The final cost of this banking disaster could approach €120 billion.  Shareholders in the banks have seen €60 billion of value eroded to close zero.  Shareholders have been almost completely wiped out.  Subordinated debt holders will have been forced to take losses of around €15 billion with 70% haircuts applied to their investments.  We now know that the State is contributing  about €63 billion to clean up this mess.  The remainder of the cost will have come from the sale of assets and other sources within in the banks.

This €63 billion is a colossal waste of money for the State.  However, because we came into the crisis with a €25 billion sovereign wealth fund and €15 billion of available cash balances we will not need to borrow all of it.  Debt sustainability and the probability of default depends on the amount of debt accumulated.  If a family buys a home, sustainability is determined by the repayments on the mortgage rather than the initial purchase price.  If a large deposit had been used it reduces the size of the debt and makes sustainability more likely.

We have already borrowed €35 billion for the banks.  The most that could be added to this as a result of the recent stress tests is around €7 billion.  This gives a banking-related debt burden of €42 billion.  The rest comes from the destruction of savings we had built up during the boom, but just like a household will not have to pay interest on the amount they paid in a deposit, the State will not have to pay interest on the full amount of the bank bailout.

A banking-related debt of €42 billion is sustainable and will not tip a country with a GDP of €154 billion into default.  We can service the interest payments on this debt.  The entire process is a huge waste of money but it will not ruin the country.  Sustainability does not require that we pay off this money, but that we can meet the interest repayments.  The €42 billion debt at an interest rate of 6% would require €2.5 billion of interest payments to be made each year.

It is also important to remember what we are getting for this money.  The consultants who undertook the stress tests estimate that over the next three years the four banks that we now own will generate €4 billion of operating profit.  There are huge losses on the banks’ balance sheets but they also generate substantial profits.  Anybody who has a current account, chequing account, credit card or business account knows of the charges and interests that are levied by the banks. 

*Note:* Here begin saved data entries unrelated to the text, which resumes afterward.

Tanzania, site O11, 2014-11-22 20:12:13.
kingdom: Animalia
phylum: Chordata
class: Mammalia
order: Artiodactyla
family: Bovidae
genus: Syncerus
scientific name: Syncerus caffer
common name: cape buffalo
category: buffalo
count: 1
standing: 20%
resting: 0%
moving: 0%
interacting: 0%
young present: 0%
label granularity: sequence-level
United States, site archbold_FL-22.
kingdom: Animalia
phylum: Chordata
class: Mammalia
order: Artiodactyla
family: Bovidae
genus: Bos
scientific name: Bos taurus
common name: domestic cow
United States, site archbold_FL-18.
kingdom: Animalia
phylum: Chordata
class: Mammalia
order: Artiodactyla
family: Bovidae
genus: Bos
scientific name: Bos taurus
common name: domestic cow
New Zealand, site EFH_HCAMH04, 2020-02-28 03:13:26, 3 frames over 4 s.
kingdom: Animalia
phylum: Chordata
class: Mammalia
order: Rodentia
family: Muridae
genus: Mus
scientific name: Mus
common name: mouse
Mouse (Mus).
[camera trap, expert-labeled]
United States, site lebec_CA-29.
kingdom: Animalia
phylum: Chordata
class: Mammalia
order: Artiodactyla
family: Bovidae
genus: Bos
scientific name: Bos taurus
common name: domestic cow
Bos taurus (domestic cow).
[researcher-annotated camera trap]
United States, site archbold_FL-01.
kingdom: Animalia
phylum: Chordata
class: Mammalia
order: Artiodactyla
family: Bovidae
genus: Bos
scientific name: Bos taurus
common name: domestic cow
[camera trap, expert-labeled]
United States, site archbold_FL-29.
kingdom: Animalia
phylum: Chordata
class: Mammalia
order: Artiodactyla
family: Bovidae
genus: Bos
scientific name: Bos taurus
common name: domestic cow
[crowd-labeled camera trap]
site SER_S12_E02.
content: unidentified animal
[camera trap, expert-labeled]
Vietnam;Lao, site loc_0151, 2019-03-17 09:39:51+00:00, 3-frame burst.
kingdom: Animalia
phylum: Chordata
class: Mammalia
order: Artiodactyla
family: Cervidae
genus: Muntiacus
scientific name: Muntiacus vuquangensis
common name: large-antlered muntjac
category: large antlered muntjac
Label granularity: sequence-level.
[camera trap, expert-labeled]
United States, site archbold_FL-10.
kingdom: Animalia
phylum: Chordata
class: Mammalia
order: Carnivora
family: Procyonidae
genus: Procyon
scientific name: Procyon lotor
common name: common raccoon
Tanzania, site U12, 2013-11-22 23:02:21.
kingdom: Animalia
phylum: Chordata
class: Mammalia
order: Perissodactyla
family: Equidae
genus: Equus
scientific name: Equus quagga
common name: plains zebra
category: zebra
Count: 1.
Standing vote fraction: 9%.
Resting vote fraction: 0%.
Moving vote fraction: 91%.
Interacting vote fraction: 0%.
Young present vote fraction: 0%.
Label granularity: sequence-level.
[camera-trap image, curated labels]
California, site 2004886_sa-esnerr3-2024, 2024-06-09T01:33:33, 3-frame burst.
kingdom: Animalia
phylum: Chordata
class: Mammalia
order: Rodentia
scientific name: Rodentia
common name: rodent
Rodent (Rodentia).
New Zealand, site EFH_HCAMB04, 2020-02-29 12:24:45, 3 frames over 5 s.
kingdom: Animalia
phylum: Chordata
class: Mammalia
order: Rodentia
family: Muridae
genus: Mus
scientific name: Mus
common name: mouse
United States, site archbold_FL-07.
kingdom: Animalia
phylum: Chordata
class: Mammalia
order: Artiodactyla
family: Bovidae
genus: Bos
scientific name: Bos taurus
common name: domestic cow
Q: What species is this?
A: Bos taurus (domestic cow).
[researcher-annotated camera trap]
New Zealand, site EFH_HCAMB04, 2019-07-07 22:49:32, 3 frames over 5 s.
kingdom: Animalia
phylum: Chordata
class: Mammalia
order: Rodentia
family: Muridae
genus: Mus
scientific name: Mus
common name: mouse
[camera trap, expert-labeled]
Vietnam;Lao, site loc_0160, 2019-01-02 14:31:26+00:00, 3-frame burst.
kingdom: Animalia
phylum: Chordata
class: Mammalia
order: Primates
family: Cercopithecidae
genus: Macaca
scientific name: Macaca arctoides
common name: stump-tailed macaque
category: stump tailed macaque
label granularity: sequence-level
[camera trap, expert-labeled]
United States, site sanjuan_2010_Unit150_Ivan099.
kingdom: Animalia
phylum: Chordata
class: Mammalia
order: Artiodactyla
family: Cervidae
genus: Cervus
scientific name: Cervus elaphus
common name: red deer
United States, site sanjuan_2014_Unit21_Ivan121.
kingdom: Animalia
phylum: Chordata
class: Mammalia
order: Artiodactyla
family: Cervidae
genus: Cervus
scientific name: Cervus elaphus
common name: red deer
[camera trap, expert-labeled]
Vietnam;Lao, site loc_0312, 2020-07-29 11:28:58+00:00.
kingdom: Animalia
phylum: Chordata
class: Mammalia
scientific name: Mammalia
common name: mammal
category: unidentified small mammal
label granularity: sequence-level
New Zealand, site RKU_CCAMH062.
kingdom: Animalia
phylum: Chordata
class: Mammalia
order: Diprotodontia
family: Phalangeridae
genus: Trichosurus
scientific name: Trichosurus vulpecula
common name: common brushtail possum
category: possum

These day-to-day charges have not gone away in the current crisis, but have been completely swamped by the huge losses built up as the traditional banks got dizzy chasing the shadows of Anglo Irish Bank around the Irish property market.  In time, the banks’ balance sheets will be cleaned up and it is hoped that three viable business will emerge, the two “pillar” banks of AIB and Bank of Ireland and a smaller, leaner Permanent TSB. 

With substantial annual profits these banks can be sold on.  This money will not come anywhere near allowing the State to recoup all of the money this crisis has wasted, but when evaluating the long-term consequences the benefits as well as the costs must be considered.  Many commentators have focussed almost exclusively on the costs of this crisis.

This process is an extraordinary waste of resources, but it is one that we can survive.  It has seen the destruction of assets and savings built up over the last decade, and the imposition of a significant debt burden on the State.  However, default is still an option rather than a necessity and we can work our way out of this crisis.